# Gone are the days of affordable equipment



## eliyyah (Feb 20, 2015)

Whatever happened to being able to buy a decent plow for $3.5k- 5k? I tried to get quoted for offbrand equipment and can’t seem to find a quote under $6.5k.

it sad just for my driveway sheesh.


----------



## Mr.Markus (Jan 7, 2010)

Cheaper with a shovel....

This actually helps me sell work... No one wants to spend $5-6k for their own plow,$3k on a big blower and a couple hours doing their drive. They wont take into consideration the resale or inherent value, just the cost and still that they have to get up and do the work.... Here I come...


----------



## Mountain Bob (Nov 12, 2017)

A bit disingenuous,methinks.There are at least 3 home plow sellers,3k and under, and would be all you need for "just my driveway.


----------



## eliyyah (Feb 20, 2015)

I can see that. That is actually a really good argument too and I commend you for being smart enough to figure that out when most people won’t. Sadly, my driveway is 1k feet long so even a beefy quad or Cadillac snow blower would take hours on end. On really bad days it would get covered up faster than I could clear it. Our driveway is so long we have our snowblower away knowing we’d never use it. I’m looking on market place and other sites. I have a 2015 sierra 1500 4x4. Hoping to land a used Boss or Western or SnowDogg.


----------



## Mr.Markus (Jan 7, 2010)

I have driveways that are 3/4 of a mile long...They can be done in 10-12 minutes including dinking around the garage. 
I would think hiring a local guy that does it would be money in your pocket and time on your hands... 
You also need to factor in the cost of the truck maintenance, upfitting, taking your plow on an off to go into town, on errands etc. Off season storage, troubleshooting, the new fence, call block from the neighbours wanting done, new mailbox, garage door.....


----------



## eliyyah (Feb 20, 2015)

Mountain Bob said:


> A bit disingenuous,methinks.There are at least 3 home plow sellers,3k and under, and would be all you need for "just my driveway.
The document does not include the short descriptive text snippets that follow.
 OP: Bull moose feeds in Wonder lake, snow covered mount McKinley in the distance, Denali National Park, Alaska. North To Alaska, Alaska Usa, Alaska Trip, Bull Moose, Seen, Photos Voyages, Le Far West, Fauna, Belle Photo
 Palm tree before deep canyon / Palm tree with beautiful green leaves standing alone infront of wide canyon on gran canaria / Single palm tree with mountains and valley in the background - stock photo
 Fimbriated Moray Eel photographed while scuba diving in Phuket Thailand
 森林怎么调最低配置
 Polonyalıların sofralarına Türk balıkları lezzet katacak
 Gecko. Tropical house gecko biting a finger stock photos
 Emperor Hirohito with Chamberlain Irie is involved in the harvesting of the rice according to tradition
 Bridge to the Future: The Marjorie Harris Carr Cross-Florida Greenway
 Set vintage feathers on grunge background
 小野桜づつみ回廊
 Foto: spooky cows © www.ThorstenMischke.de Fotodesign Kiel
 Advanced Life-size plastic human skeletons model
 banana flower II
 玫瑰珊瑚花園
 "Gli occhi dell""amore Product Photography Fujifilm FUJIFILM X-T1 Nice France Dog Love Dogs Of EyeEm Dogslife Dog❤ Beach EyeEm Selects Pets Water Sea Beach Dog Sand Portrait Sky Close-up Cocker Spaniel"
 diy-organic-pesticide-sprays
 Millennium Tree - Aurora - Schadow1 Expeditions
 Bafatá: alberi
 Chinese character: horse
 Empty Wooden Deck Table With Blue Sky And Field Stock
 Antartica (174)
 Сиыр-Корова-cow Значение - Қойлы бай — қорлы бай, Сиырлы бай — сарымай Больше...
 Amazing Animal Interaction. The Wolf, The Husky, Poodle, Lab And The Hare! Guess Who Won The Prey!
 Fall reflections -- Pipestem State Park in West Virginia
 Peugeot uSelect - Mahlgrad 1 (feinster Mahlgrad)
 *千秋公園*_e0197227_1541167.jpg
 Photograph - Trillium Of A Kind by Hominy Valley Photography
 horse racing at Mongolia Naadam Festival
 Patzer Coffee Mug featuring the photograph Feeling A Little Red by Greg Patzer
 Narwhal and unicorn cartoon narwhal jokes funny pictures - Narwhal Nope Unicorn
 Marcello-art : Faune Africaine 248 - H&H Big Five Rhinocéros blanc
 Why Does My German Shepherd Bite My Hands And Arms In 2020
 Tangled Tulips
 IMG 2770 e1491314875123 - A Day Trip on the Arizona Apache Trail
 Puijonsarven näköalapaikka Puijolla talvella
Can you recommend any? I sold my snow dogg several years ago.


----------



## eliyyah (Feb 20, 2015)

Mountain Bob said:


> A bit disingenuous,methinks.There are at least 3 home plow sellers,3k and under, and would be all you need for "just my driveway.


I received a quote for a Snoway for 6.5k


----------



## BUFF (Dec 24, 2009)

eliyyah said:


> Whatever happened to being able to buy a decent plow for $3.5k- 5k? I tried to get quoted for offbrand equipment and can't seem to find a quote under $6.5k.
> 
> it sad just for my driveway sheesh.


You can still find decent plows for around $2-3k but doubt you'll find one with the mount and wiring you need for your pickup. If you have fab skills and can modify the mount and wire as needed there's plenty of options.


----------



## Mountain Bob (Nov 12, 2017)

I see Detail K2's, Meyer and Snowbear all under 3k.
Local used plow guy has about a dozen used regular plows,some mounts, blizzard,meyer,fisher,boss, staring at 1500.


----------



## eliyyah (Feb 20, 2015)

Nice. Local as in Cleveland Ohio area?


----------



## JFon101231 (Dec 5, 2008)

There is no reason you can't find a good used straight blade and truckside setup for 3k. At least in the northeast.


----------



## Mountain Bob (Nov 12, 2017)

eliyyah said:


> Nice. Local as in Cleveland Ohio area?


No, you need to use facebook marketplace, craigslist.


----------



## eliyyah (Feb 20, 2015)

Copy all that. Thanks everyone


----------



## BUFF (Dec 24, 2009)

Add $1k for wiring and controller assuming the mount works
https://cleveland.craigslist.org/for/d/western-snow-plow/7433249975.html
Looks like a direct fit and just needs to be installed 
https://cleveland.craigslist.org/for/d/cleveland-boss-snow-plow-with-all/7429784362.html


----------



## Mr.Markus (Jan 7, 2010)

Try to find new, never used 2010, and haggle.


----------



## Hydromaster (Jun 11, 2018)

eliyyah said:


> I can see that. That is actually a really good argument too and I commend you for being smart enough to figure that out when most people won't. Sadly, my driveway is 1k feet long so even a beefy quad or Cadillac snow blower would take hours on end. On really bad days it would get covered up faster than I could clear it. Our driveway is so long we have our snowblower away knowing we'd never use it. I'm looking on market place and other sites. I have a 2015 sierra 1500 4x4. Hoping to land a used Boss or Western or SnowDogg.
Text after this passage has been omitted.